3. DEMIG Policy Database (Determinants of International Migration)
DEMIG tracks migration policy changes over time, differentiating between policies that become more restrictive or open (http://www.migrationinstitute.org/data/demig-data/demig-policy-1). The version originally developed at Oxford’s International Migration Institute (de Haas, Natter and Vezzoli, 2015[14]) covered 45 countries for the period 1945-2013 (and even further back for some countries). Recently, the dataset has been updated and extended within the framework of the QuantMig project (https://quantmig.eu/data_and_estimates/policy_database/), which released a version covering 31 European countries between 1990-2020 (Schreier et al. (2023[15]); for an application with an analysis of the “European migration policy mix”, Czaika et al. (2023[16])).

● GIVEN INSTRUCTION 1
List every author surname cited in the passage on the DEMIG Policy Database.
● GIVEN INSTRUCTION 2
Copy the passage on the DEMIG Policy Database from "DEMIG tracks migration" to "et al. (2023[16])).".
● GIVEN INSTRUCTION 3
Extend the passage on the DEMIG Policy Database, picking up after its final sentence.

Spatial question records

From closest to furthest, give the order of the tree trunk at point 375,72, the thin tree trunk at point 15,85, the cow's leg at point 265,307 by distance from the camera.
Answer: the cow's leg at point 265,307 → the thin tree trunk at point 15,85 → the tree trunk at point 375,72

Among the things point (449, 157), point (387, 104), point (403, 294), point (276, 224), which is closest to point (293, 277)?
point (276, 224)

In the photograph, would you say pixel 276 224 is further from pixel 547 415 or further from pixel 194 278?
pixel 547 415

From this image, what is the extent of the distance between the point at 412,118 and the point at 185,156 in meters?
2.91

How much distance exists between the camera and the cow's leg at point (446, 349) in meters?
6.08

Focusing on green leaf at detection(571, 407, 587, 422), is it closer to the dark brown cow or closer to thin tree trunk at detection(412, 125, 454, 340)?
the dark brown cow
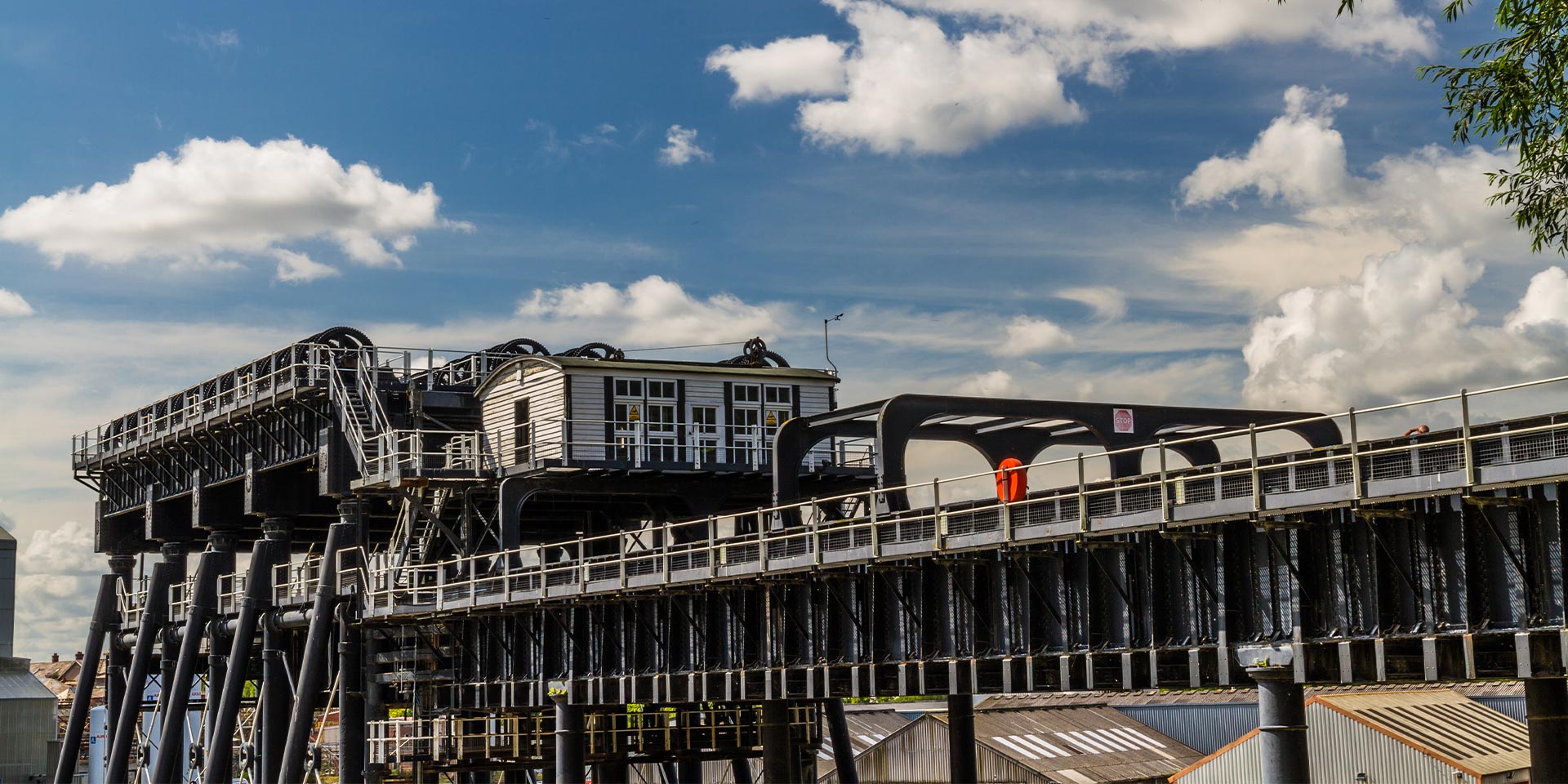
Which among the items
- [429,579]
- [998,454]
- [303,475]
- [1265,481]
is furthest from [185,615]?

● RESPONSE 1
de Haas, Natter, Vezzoli, Schreier, Czaika

● RESPONSE 2
DEMIG tracks migration policy changes over time, differentiating between policies that become more restrictive or open (http://www.migrationinstitute.org/data/demig-data/demig-policy-1). The version originally developed at Oxford’s International Migration Institute (de Haas, Natter and Vezzoli, 2015[14]) covered 45 countries for the period 1945-2013 (and even further back for some countries). Recently, the dataset has been updated and extended within the framework of the QuantMig project (https://quantmig.eu/data_and_estimates/policy_database/), which released a version covering 31 European countries between 1990-2020 (Schreier et al. (2023[15]); for an application with an analysis of the “European migration policy mix”, Czaika et al. (2023[16])).

● RESPONSE 3
While for most policy indicators the level of analysis (single observation) is a country at a point in time (typically years), in the DEMIG dataset each observation is an occurrence of policy change.1 Each policy change is coded as a restricting (e.g. introducing visa restrictions, tightening deportation policies) or liberalizing policy (e.g. expanding labour migration quotas). Key variables are the policy area (e.g. labour migration, asylum), policy change type (expansion vs. restriction) and implementation mechanism (laws, executive orders, agreements). Clearly, coverage (the number of countries and the historical depth) is an important strength of DEMIG, as well as the quality of definition of policy categories. The main limitation is the lack of measures of absolute levels of restrictiveness/openness, and the lack of a complete matrix of country/year scores. Moreover, a future update of the dataset is not guaranteed, like other academic projects dependent on external financial support.
4. Dataset of World Refugee and Asylum Policies (DWRAP)
The DWRAP, developed by Blair, Grossman and Weinstein (2021[17]) is the first global resource that compiles de jure asylum and refugee policies (https://datanalytics.worldbank.org/dwrap/).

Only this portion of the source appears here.